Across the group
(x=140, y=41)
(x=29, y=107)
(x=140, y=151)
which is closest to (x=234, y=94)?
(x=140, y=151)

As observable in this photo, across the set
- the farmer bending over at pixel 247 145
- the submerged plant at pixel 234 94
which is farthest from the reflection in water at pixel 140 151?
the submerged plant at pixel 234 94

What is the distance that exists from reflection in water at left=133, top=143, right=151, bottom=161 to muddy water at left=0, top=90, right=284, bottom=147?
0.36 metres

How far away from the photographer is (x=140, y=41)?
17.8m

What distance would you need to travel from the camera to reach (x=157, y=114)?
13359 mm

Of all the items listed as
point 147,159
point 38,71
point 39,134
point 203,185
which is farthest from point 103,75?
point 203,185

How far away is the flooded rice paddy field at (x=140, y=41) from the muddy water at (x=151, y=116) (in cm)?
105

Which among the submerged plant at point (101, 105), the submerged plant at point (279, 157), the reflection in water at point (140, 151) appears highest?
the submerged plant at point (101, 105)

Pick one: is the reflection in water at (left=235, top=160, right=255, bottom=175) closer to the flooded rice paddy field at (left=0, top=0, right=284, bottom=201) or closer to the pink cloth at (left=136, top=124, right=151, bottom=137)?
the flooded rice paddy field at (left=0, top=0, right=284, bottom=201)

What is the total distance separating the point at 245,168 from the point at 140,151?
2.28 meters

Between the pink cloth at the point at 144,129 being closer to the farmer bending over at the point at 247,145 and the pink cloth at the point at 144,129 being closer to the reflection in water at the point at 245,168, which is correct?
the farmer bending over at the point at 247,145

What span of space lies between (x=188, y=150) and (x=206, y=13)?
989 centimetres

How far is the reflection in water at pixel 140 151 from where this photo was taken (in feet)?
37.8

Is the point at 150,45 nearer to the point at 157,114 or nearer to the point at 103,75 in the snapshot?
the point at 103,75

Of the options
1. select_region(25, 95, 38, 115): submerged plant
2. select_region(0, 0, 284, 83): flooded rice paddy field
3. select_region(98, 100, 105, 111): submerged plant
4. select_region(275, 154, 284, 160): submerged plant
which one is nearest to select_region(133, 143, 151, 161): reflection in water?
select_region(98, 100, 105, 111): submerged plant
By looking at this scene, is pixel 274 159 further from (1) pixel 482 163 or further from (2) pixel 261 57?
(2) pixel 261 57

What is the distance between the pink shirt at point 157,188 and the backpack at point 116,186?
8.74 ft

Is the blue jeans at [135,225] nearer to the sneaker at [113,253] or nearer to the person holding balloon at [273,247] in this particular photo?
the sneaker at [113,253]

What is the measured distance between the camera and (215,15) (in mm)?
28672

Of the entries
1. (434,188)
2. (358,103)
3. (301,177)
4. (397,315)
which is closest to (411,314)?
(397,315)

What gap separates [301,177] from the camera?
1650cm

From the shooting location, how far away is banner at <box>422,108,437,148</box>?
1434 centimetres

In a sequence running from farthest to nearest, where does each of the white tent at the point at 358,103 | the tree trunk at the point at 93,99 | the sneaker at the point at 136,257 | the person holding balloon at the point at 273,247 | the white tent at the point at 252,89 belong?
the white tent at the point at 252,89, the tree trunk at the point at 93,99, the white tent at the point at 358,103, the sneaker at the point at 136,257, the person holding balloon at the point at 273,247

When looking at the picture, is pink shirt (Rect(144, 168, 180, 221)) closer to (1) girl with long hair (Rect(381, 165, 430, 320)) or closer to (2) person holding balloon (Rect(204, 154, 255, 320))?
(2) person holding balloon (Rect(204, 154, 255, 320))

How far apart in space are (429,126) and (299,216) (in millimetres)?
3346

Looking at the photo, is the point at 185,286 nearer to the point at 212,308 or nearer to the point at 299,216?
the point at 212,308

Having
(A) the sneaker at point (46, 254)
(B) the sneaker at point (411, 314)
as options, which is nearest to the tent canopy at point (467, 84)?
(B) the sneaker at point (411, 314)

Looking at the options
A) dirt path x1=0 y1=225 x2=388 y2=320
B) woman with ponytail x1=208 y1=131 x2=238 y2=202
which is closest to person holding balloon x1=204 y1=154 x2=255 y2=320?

——————

▶ [Given task]: Write out the rows word for word, starting at the first line and ending at the line containing "0.36 metres", with both of those lines included.

▶ [Written answer]:
Across the group
(x=140, y=41)
(x=29, y=107)
(x=140, y=151)
which is closest to (x=234, y=94)?
(x=140, y=151)

As observable in this photo, across the set
- the farmer bending over at pixel 247 145
- the submerged plant at pixel 234 94
which is farthest from the reflection in water at pixel 140 151?
the submerged plant at pixel 234 94

What is the distance that exists from reflection in water at left=133, top=143, right=151, bottom=161 to muddy water at left=0, top=90, right=284, bottom=147?
0.36 metres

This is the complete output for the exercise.